[Records from a data collection]
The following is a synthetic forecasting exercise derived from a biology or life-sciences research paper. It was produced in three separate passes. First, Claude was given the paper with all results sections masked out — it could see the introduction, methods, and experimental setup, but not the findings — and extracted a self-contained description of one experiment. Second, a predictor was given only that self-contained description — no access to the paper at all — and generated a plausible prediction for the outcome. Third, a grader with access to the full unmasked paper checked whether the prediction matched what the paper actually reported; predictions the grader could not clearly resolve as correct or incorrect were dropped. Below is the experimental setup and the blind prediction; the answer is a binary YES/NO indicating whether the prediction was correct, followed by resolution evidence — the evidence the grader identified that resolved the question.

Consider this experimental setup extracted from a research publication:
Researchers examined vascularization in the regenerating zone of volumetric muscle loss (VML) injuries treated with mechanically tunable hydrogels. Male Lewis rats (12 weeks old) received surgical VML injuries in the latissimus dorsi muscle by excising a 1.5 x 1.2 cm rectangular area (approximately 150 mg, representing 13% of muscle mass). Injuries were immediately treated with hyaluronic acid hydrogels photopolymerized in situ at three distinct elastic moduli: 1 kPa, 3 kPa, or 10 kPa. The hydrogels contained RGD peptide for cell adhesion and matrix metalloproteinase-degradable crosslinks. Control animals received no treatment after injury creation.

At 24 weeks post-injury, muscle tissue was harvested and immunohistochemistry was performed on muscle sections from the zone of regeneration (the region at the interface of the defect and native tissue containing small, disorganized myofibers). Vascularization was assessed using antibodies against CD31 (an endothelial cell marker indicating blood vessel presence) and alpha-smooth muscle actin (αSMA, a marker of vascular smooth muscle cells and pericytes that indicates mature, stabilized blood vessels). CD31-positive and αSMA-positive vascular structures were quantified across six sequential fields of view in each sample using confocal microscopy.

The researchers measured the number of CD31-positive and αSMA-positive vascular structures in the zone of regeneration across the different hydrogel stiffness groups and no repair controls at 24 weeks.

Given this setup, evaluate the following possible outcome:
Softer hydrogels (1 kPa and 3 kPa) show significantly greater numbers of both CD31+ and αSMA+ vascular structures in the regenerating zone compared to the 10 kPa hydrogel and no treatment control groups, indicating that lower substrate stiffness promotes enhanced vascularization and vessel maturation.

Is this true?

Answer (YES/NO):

- EXERCISE BRIEF
Every record shown above should appear again in your answer, unchanged.

- SOLUTION TO THE PROBLEM
The following is a synthetic forecasting exercise derived from a biology or life-sciences research paper. It was produced in three separate passes. First, Claude was given the paper with all results sections masked out — it could see the introduction, methods, and experimental setup, but not the findings — and extracted a self-contained description of one experiment. Second, a predictor was given only that self-contained description — no access to the paper at all — and generated a plausible prediction for the outcome. Third, a grader with access to the full unmasked paper checked whether the prediction matched what the paper actually reported; predictions the grader could not clearly resolve as correct or incorrect were dropped. Below is the experimental setup and the blind prediction; the answer is a binary YES/NO indicating whether the prediction was correct, followed by resolution evidence — the evidence the grader identified that resolved the question.

Consider this experimental setup extracted from a research publication:
Researchers examined vascularization in the regenerating zone of volumetric muscle loss (VML) injuries treated with mechanically tunable hydrogels. Male Lewis rats (12 weeks old) received surgical VML injuries in the latissimus dorsi muscle by excising a 1.5 x 1.2 cm rectangular area (approximately 150 mg, representing 13% of muscle mass). Injuries were immediately treated with hyaluronic acid hydrogels photopolymerized in situ at three distinct elastic moduli: 1 kPa, 3 kPa, or 10 kPa. The hydrogels contained RGD peptide for cell adhesion and matrix metalloproteinase-degradable crosslinks. Control animals received no treatment after injury creation.

At 24 weeks post-injury, muscle tissue was harvested and immunohistochemistry was performed on muscle sections from the zone of regeneration (the region at the interface of the defect and native tissue containing small, disorganized myofibers). Vascularization was assessed using antibodies against CD31 (an endothelial cell marker indicating blood vessel presence) and alpha-smooth muscle actin (αSMA, a marker of vascular smooth muscle cells and pericytes that indicates mature, stabilized blood vessels). CD31-positive and αSMA-positive vascular structures were quantified across six sequential fields of view in each sample using confocal microscopy.

The researchers measured the number of CD31-positive and αSMA-positive vascular structures in the zone of regeneration across the different hydrogel stiffness groups and no repair controls at 24 weeks.

Given this setup, evaluate the following possible outcome:
Softer hydrogels (1 kPa and 3 kPa) show significantly greater numbers of both CD31+ and αSMA+ vascular structures in the regenerating zone compared to the 10 kPa hydrogel and no treatment control groups, indicating that lower substrate stiffness promotes enhanced vascularization and vessel maturation.

Is this true?

Answer (YES/NO):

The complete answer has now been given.